La disciplina del licenziamento, come è noto, ha subito delle variazioni a seguito dell’entrata in vigore del “cura Italia”, il Dl 18/2020 (che prevede il divieto dei licenziamenti riconducibili a esigenze aziendali per 60 giorni dall’entrata in vigore), e della sua conversione in legge con modificazioni (legge 27/2020): all’art. 46 del decreto legge si prevede di precludere alle imprese i licenziamenti individuali per motivo oggettivo dal 17 marzo al 15 maggio 2020, mentre per i licenziamenti collettivi sono, altresì, sospese le procedure di riduzione del personale dopo il 23 febbraio.

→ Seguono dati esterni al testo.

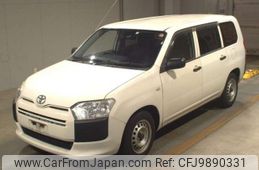 toyota probox-van 2017 -TOYOTA--Probox Van DBE-NCP160V--NCP160-0066652---TOYOTA--Probox Van DBE-NCP160V--NCP160-0066652-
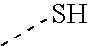 Figure US08258190-20120904-C03046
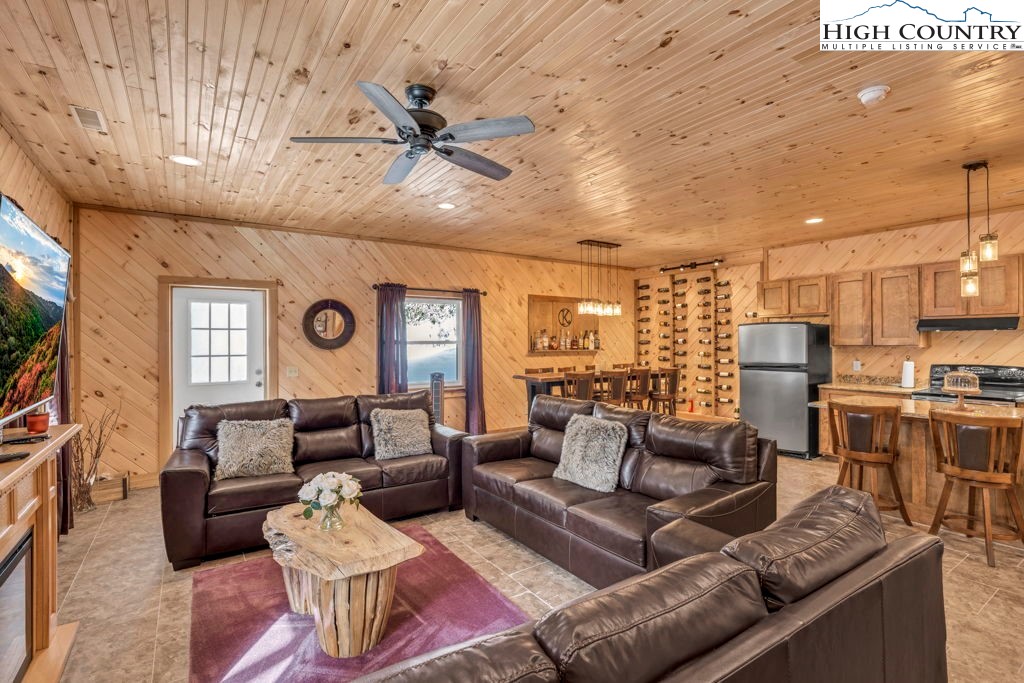 173 Spring Brook Road Property Photo 24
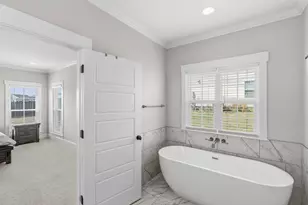 3064 Rosewood Dr, Evans, GA 30809 - Photo 26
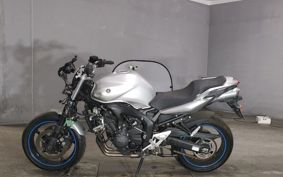 YAMAHA FAZER FZ6 RJ14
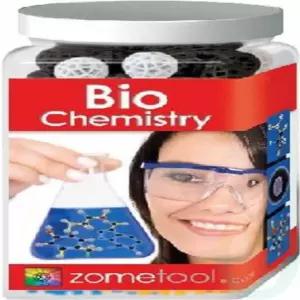 굿마켓 조노돔 생화학 키트 유아과학놀이 유아수학 학습교구 생화학키트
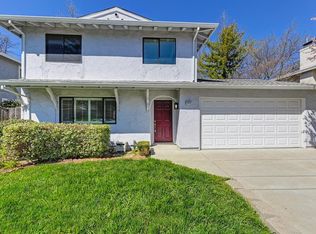 8025 Linden Lime Ct, Citrus Heights, CA 95610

In seguito alla conversione in legge è stata tuttavia inserita la previsione secondo cui si fanno salve “le ipotesi in cui il personale interessato dal recesso, già impiegato nell’appalto, sia riassunto a seguito di subentro di nuovo appaltatore”, così allentando la portata della previsione normativa precedente. Insomma, i licenziamenti permessi, se ci atteniamo al testo, sarebbero soltanto quelli con immediata riassunzione.

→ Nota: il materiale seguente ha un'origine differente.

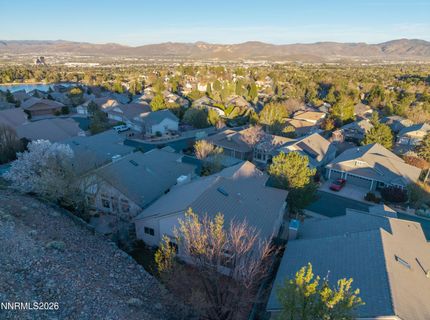 6279 Golden Meadow Road, Reno, NV 89519 Photo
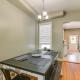 Cozy Maryland Abode - Gas Grill, Near Devils Den!, Emmitsburg (fotografie 8)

Ma basta la semplice previsione di una clausola sociale per “liberare” il gestore uscente? E come si può avere certezza degli effettivi tempi di riassunzione? Qual è la distinzione di responsabilità fra l’appaltatore uscente, che intima il recesso, e il subentrante, che ha in capo l’onere della riassunzione? Con quale criterio è possibile vincolare la liceità di un licenziamento all’azione di un altro soggetto (il subentrante)? Tutte questioni ad oggi non risolte, e complicate ulteriormente dalla disciplina dei CCNL che, come il “Multiservizi”, già prevedono una “clausola sociale”: se optiamo per una lettura non letterale né a “comparti stagni” delle norme e della disciplina pattizia, sembra di poter affermare che la legittimità del recesso non sia vincolata all’effettiva riassunzione, ma che sia sufficiente la previsione delle clausole sociali. E che dunque i licenziamenti risultino legittimi anche senza dover attendere la riassunzione effettiva da parte dell’impresa che subentra nell’appalto.